● **Work to be completed**:
In the listing below, find the line that contains "Motorcycle Universal Rear" and the line that contains "[ATM-2140-10] AutoMeter GAUGE". Quote both and every line between them, exactly, and nothing more.
--- Record extracts ---
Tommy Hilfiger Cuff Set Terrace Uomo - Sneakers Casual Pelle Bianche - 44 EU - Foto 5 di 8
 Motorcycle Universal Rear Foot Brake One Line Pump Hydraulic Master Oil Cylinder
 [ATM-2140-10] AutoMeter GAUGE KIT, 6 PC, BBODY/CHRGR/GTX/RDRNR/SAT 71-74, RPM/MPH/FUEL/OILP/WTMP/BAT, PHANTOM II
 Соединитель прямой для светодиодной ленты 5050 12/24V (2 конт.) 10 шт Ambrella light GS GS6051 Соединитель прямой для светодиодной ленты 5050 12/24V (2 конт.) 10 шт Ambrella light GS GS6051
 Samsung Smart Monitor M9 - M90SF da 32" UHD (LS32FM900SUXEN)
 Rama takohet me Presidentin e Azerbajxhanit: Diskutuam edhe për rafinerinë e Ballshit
---
--- Record extracts ---
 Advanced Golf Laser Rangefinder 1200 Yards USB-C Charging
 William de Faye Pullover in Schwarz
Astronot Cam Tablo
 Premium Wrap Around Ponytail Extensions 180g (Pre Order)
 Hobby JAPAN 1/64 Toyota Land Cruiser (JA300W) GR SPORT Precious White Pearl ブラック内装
---
--- Record extracts ---
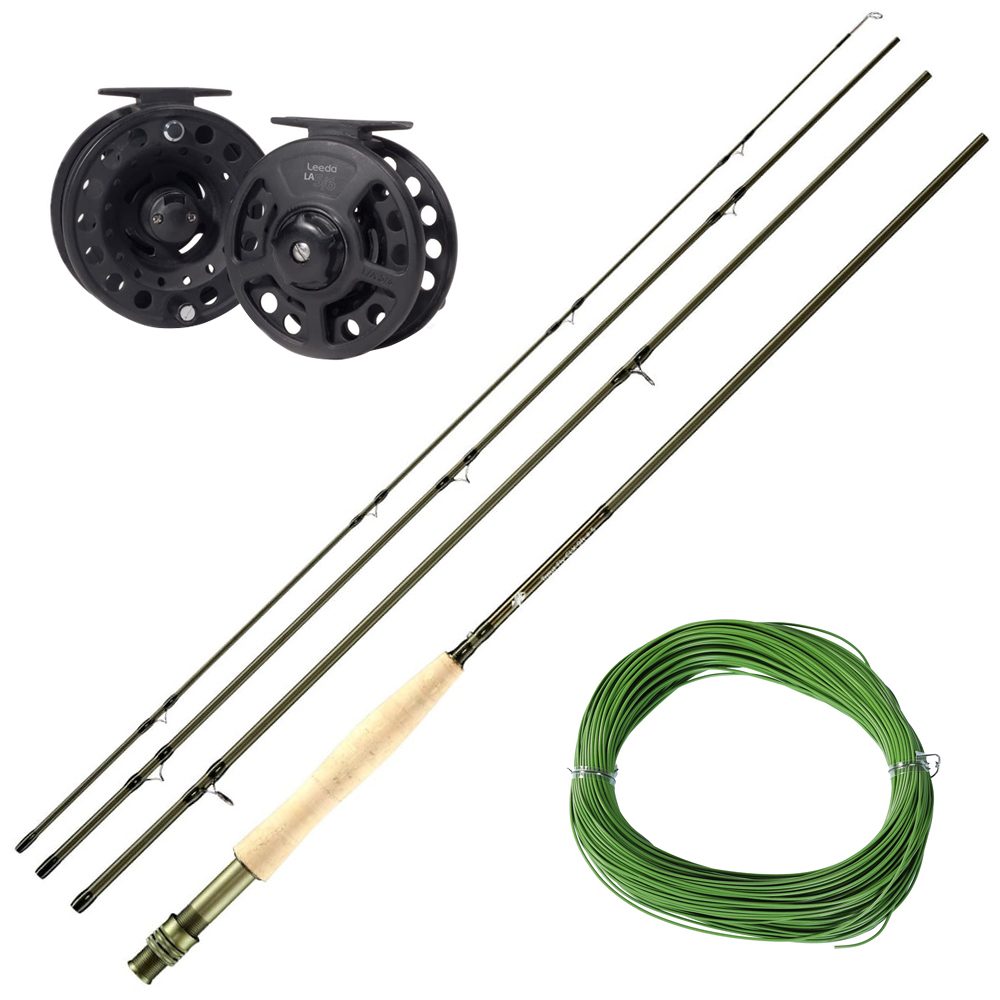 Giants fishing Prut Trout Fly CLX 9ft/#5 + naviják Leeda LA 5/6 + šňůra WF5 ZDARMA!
---
● **Answer box**:
 Motorcycle Universal Rear Foot Brake One Line Pump Hydraulic Master Oil Cylinder
 [ATM-2140-10] AutoMeter GAUGE KIT, 6 PC, BBODY/CHRGR/GTX/RDRNR/SAT 71-74, RPM/MPH/FUEL/OILP/WTMP/BAT, PHANTOM II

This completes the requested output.